◆ Work to be completed:
Convert the lines below into a JSON list of strings, one string per line, skipping blank lines. Leave out the pictures.

◆ Material supplied:

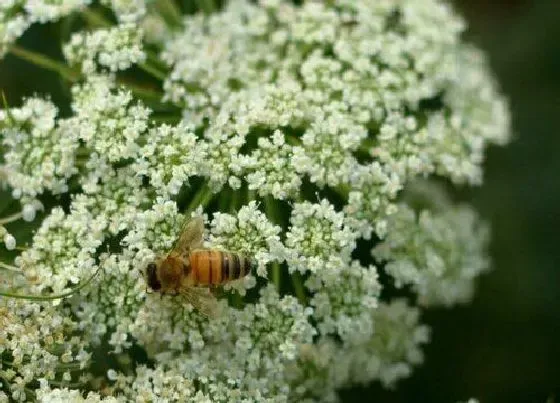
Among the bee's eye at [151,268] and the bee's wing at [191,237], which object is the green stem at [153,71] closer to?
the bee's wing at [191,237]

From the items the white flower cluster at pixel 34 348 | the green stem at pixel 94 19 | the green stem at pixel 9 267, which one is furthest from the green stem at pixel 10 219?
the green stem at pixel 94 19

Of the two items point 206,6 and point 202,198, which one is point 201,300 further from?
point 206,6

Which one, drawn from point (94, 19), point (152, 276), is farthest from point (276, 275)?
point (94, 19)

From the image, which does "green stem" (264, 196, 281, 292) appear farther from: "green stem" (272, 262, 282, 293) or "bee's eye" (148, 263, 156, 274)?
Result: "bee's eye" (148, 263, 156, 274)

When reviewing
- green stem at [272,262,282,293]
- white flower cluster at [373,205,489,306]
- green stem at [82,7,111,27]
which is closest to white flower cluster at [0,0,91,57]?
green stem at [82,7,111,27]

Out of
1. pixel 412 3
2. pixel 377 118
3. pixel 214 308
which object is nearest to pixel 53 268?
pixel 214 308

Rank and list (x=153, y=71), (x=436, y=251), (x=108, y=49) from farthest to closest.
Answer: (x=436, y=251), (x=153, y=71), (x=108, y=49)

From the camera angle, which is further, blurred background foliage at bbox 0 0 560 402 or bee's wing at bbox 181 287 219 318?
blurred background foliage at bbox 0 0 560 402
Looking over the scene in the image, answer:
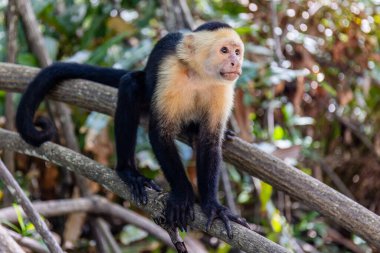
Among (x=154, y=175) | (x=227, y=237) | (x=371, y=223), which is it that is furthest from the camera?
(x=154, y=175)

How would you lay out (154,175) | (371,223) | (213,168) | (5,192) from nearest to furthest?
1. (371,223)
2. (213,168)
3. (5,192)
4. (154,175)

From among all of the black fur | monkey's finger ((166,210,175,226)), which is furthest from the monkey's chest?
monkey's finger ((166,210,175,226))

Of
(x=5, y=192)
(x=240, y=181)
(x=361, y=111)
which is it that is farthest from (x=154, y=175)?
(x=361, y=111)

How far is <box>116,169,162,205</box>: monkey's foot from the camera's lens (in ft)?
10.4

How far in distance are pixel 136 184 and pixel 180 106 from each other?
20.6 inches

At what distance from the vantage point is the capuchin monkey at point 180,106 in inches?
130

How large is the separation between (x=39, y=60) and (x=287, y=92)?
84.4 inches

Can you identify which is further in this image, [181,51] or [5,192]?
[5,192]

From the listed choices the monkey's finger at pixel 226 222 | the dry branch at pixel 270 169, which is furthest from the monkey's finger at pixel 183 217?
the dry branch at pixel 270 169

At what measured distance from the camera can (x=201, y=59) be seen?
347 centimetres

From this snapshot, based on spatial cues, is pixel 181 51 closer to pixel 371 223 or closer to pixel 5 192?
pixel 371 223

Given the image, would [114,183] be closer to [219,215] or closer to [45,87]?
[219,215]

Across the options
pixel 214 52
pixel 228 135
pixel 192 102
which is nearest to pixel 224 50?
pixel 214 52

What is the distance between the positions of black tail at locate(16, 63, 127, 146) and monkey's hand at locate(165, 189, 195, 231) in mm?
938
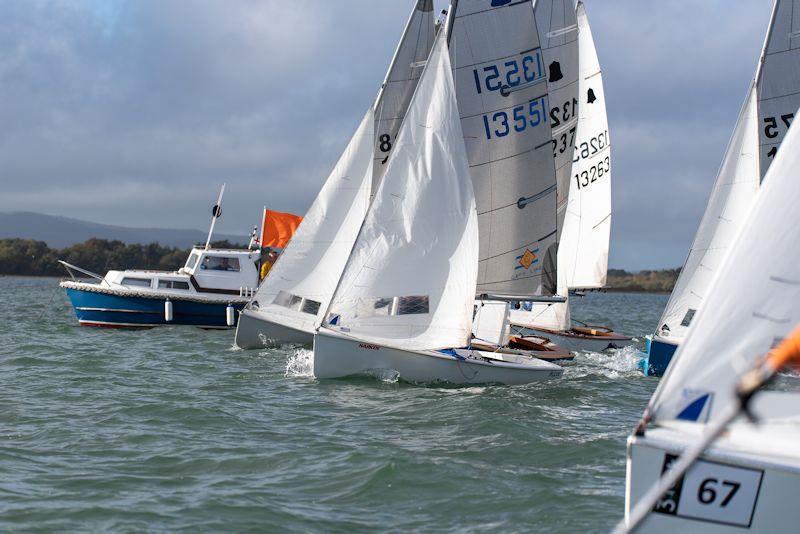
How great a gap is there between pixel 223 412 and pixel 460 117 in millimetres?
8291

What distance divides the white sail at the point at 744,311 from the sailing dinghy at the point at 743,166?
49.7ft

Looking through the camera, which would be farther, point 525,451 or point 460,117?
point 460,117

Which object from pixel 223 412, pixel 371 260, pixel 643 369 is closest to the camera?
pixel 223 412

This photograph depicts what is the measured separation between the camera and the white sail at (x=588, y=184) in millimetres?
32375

◆ Exercise solution:
[
  "Among the bee's eye at [151,268] and the bee's wing at [191,237], which object is the green stem at [153,71] closer to?",
  "the bee's wing at [191,237]",
  "From the items the white flower cluster at pixel 34 348 | the green stem at pixel 94 19 | the green stem at pixel 9 267, which one is furthest from the green stem at pixel 10 219?",
  "the green stem at pixel 94 19",
  "Of the two items point 206,6 and point 202,198, which one is point 201,300 further from?",
  "point 206,6",
  "Which one, drawn from point (94, 19), point (152, 276), is farthest from point (276, 275)?",
  "point (94, 19)",
  "From the image, which does \"green stem\" (264, 196, 281, 292) appear farther from: \"green stem\" (272, 262, 282, 293) or \"bee's eye\" (148, 263, 156, 274)?",
  "Result: \"bee's eye\" (148, 263, 156, 274)",
  "When reviewing",
  "- green stem at [272,262,282,293]",
  "- white flower cluster at [373,205,489,306]",
  "- green stem at [82,7,111,27]",
  "which is closest to white flower cluster at [0,0,91,57]?",
  "green stem at [82,7,111,27]",
  "Out of",
  "1. pixel 412 3",
  "2. pixel 377 118",
  "3. pixel 214 308",
  "which object is nearest to pixel 53 268?",
  "pixel 214 308",
  "Rank and list (x=153, y=71), (x=436, y=251), (x=108, y=49) from farthest to closest.",
  "Answer: (x=436, y=251), (x=153, y=71), (x=108, y=49)",
  "From the camera angle, which is further, blurred background foliage at bbox 0 0 560 402 or bee's wing at bbox 181 287 219 318?",
  "blurred background foliage at bbox 0 0 560 402",
  "Looking over the scene in the image, answer:",
  "Among (x=154, y=175) | (x=227, y=237) | (x=371, y=223), which is it that is furthest from the camera?",
  "(x=154, y=175)",
  "How would you lay out (154,175) | (371,223) | (213,168) | (5,192) from nearest to furthest?",
  "1. (371,223)",
  "2. (213,168)",
  "3. (5,192)",
  "4. (154,175)",
  "From among all of the black fur | monkey's finger ((166,210,175,226)), which is furthest from the monkey's chest?",
  "monkey's finger ((166,210,175,226))",
  "Of",
  "(x=5, y=192)",
  "(x=240, y=181)",
  "(x=361, y=111)",
  "which is it that is farthest from (x=154, y=175)?",
  "(x=361, y=111)",
  "How far is <box>116,169,162,205</box>: monkey's foot from the camera's lens (in ft)?",
  "10.4",
  "How far in distance are pixel 136 184 and pixel 180 106 from each other?",
  "20.6 inches",
  "At what distance from the vantage point is the capuchin monkey at point 180,106 in inches?",
  "130",
  "How large is the separation between (x=39, y=60) and (x=287, y=92)?",
  "84.4 inches",
  "Can you identify which is further in this image, [181,51] or [5,192]?",
  "[5,192]",
  "From the listed choices the monkey's finger at pixel 226 222 | the dry branch at pixel 270 169, which is furthest from the monkey's finger at pixel 183 217?",
  "the dry branch at pixel 270 169",
  "At what measured distance from the camera can (x=201, y=59) be seen?",
  "347 centimetres",
  "From this snapshot, based on spatial cues, is pixel 181 51 closer to pixel 371 223 or closer to pixel 5 192?",
  "pixel 371 223",
  "Given the image, would [114,183] be closer to [219,215] or closer to [45,87]?",
  "[219,215]",
  "Across the options",
  "pixel 214 52",
  "pixel 228 135",
  "pixel 192 102",
  "which is nearest to pixel 224 50?",
  "pixel 214 52",
  "What is the distance between the positions of black tail at locate(16, 63, 127, 146) and monkey's hand at locate(165, 189, 195, 231) in mm?",
  "938",
  "How great a gap is there between pixel 223 412 and pixel 460 117 in millimetres?",
  "8291",
  "What distance divides the white sail at the point at 744,311 from the sailing dinghy at the point at 743,166?",
  "49.7ft",
  "Looking through the camera, which would be farther, point 525,451 or point 460,117?",
  "point 460,117",
  "Which object from pixel 223 412, pixel 371 260, pixel 643 369 is closest to the camera?",
  "pixel 223 412",
  "This photograph depicts what is the measured separation between the camera and the white sail at (x=588, y=184) in millimetres?",
  "32375"
]